§ **Task prompt**:
Put the items from the line with "Spatially in this" through the end of the items into a two-column CSV with the headers item_text and answer. Give one row per item, with each value in a single quoted field and any line breaks replaced by spaces.

§ **Records**:
★ ★ ★

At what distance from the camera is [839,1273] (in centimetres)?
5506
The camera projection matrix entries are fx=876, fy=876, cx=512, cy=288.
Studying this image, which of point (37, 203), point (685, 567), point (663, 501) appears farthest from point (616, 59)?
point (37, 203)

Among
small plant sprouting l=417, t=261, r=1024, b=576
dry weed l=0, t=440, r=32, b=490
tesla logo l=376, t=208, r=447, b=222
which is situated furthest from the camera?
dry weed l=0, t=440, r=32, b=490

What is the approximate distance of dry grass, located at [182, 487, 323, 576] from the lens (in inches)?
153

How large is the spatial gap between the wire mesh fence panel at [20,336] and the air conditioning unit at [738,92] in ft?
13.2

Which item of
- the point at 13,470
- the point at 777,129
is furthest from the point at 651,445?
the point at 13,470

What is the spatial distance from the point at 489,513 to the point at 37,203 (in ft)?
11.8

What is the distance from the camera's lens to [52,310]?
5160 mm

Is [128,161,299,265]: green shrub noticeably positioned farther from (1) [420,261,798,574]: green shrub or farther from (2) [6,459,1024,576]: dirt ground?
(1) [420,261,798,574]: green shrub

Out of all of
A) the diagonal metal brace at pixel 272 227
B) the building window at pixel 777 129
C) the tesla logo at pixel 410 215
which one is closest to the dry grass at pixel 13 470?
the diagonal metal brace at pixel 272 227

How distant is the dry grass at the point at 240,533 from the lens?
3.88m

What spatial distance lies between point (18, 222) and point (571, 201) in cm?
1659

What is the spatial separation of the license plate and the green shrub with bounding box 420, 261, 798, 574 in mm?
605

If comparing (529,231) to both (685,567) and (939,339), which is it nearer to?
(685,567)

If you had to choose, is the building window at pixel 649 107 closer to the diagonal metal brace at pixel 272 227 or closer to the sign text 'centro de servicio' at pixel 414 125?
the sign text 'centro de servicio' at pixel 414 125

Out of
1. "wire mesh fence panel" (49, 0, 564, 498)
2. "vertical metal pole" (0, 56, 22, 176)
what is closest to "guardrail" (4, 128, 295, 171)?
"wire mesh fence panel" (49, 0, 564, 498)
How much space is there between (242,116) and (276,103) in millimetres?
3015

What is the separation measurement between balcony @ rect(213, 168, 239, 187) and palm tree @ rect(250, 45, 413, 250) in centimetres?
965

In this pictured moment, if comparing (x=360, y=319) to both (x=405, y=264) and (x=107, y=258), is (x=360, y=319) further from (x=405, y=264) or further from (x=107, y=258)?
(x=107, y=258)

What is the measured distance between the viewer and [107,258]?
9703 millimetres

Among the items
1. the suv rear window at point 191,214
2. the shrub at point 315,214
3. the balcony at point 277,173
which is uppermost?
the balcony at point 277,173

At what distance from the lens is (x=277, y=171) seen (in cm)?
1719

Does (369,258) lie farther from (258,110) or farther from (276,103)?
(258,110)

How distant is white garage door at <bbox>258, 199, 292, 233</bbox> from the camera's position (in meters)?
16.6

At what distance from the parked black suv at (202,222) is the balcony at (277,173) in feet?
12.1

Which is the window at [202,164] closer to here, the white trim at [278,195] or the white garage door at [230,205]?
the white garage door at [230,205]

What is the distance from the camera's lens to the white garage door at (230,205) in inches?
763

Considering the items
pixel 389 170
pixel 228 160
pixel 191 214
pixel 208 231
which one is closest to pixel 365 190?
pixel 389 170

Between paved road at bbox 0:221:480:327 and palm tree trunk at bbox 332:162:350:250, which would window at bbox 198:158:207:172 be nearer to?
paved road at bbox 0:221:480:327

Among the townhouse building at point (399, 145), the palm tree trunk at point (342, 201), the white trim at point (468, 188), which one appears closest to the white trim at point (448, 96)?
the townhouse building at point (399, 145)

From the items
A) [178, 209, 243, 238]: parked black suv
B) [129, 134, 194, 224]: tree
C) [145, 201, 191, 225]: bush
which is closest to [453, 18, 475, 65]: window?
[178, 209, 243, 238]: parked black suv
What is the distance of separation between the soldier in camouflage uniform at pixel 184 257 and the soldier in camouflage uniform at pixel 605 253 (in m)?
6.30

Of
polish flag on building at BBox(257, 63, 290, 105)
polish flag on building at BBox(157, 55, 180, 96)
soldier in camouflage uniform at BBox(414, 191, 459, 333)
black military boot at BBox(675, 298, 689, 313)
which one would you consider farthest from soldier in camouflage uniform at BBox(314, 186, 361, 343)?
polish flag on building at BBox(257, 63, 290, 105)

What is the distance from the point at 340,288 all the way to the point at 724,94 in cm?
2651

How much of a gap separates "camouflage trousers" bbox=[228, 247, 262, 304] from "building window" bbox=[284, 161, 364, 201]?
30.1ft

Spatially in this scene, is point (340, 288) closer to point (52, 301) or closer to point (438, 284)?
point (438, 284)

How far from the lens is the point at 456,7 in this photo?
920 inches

★ ★ ★

§ **Result for this task**:
item_text,answer
"Spatially in this scene, is point (340, 288) closer to point (52, 301) or closer to point (438, 284)?","point (438, 284)"
"How far from the lens is the point at 456,7 in this photo?","920 inches"